■ EXTRAIT DE PAGE:
☆ ☆ ☆ ☆ ☆

Ainsi, à l’agneau immolé sur la croix les Douze participent au cours de la cène. Il faut donc que le corps et le sang de l’eucharistie consommés par eux soient ceux d’une victime. On ne mangeait pas de viandes immolées à la divinité si auparavant l’animal auquel elles avaient appartenu n’avait pas en fait été offert en sacrifice. Or, à ce moment de la cène, le Christ n’a pas encore été mis à mort. Jésus n’a pas rendu son dernier soupir. C’est donc pour un autre motif que déjà son corps et son sang Consommés par les apôtres sont ceux de l’agneau pascal ; c’est parce qu'à cet instant ils ont été offerts à Dieu par le Christ pour l’immolation sanglante du Calvaire.

Ces pensées ne sont pas seulement celles de théologiens croyants. Personne ne les a peut-être exposées avec plus de force et de clarté que A. Loisy, op. cit., p. 523. « L’idée qui domine le récit de la cène dans les Synoptiques est que l’eucharistie devient la vraie Pàque des enfants de Dieu, le vrai sang de l’alliance ; et l’eucharistie est cela, parce qu’elle figure et qu’elle est, en quelque façon, le Sauveur immolé pour le salut des hommes, comme l’agneau pascal a été immolé jadis pour le salut d’Israël… Cette conception de l’eucharistie est déjà dans saint Paul. La notion de sacrifice y est aussi apparente que celle de la communion à Jésus. »

Le Christ est notre Pàque à la cène : donc là déjà il est l’agneau immolé pour notre délivrance. Or, puisqu’il ne l’est pas encore par l’effusion du sang, il l’est par le don de sa vie à son Père pour l’holocauste sur la croix. Rien de plus juste que le mot cité plus haut : l’eucharistie est la vraie Pàque des enfants de Dieu, parce qu’elle est en quelque sorte le Sauveur immolé pour le salut des hommes. Le sang ne coule pas encore ; mais déjà il est versé par le don du Christ et l’acceptation de Dieu.

i) L’acte de la cène est expressément présenté comme une partie intégrante du sacrifice de la passion. — Ne peut-on pas aller plus loin et montrer déjà dans le repas d’adieu un sacrifice, parce qu’il est donné comme le premier acte de la passion sanglante du Christ ?

A coup sûr, la mort de Jésus fut la partie essentielle de son immolation, l’acte qui, selon le mot prononcé par le Sauveur, lui-même, consomma l’holocauste. Joa., xix, 30. Est-ce à dire que le seul moment où le Christ exhala son dernier soupir fut celui où s’opéra son oblation sanglante ? Comme on l’a toujours cru, et ainsi que le prouve le mot traditionnel qui la désigne, comme le montrent à merveille tous les évangélistes, la passion se composa de toutes les souffrances physiques et morales qui amenèrent la mort de Jésus. Saint Thomas, par exemple, la fait commencer à la trahison de Judas. Sum. theol., III a, q. lxxxiii, a. 5, ad 3um.

☆ ☆ ☆ ☆ ☆

■ ENTRÉES FOURNIES:
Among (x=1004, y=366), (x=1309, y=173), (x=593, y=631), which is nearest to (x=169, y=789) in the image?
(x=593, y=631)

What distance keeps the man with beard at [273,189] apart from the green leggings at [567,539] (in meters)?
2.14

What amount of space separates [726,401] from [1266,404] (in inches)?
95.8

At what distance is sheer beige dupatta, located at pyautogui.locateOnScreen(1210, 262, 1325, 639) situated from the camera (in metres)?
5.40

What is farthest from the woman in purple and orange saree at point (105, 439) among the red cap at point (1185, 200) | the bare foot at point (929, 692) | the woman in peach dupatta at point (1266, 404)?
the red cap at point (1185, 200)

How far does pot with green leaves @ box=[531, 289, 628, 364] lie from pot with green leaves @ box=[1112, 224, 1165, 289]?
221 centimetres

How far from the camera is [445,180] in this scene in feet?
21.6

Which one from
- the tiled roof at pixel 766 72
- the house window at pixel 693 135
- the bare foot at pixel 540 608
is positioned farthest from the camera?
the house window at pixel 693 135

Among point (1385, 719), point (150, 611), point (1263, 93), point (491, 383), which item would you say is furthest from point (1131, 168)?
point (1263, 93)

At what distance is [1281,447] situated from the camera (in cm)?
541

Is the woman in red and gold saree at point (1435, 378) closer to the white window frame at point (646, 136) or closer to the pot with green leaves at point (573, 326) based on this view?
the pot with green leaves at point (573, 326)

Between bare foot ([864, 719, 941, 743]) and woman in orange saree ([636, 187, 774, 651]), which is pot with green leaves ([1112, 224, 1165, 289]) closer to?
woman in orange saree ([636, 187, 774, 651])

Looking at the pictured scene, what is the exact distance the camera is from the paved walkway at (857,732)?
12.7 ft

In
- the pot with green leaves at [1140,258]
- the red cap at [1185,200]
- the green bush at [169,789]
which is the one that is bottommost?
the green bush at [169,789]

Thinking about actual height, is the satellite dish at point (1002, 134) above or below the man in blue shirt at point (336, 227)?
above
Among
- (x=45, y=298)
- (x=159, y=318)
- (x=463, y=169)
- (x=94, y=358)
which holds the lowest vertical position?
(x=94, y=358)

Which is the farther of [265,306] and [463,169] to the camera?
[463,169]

☆ ☆ ☆ ☆ ☆

■ EXERCICE: Selon l'extrait sur la cène, pourquoi le corps et le sang consommés par les apôtres sont-ils déjà ceux de l'agneau pascal, alors que le Christ n'est pas encore mort ? Répondez en une à trois phrases. Les entrées forment un matériau à part, indépendant de l'extrait.

■ RÉPONSE: Ils le sont parce qu'à cet instant de la cène, le Christ les a déjà offerts à Dieu pour l'immolation sanglante du Calvaire. Le sang ne coule pas encore, mais il est déjà versé par le don du Christ et l'acceptation de Dieu.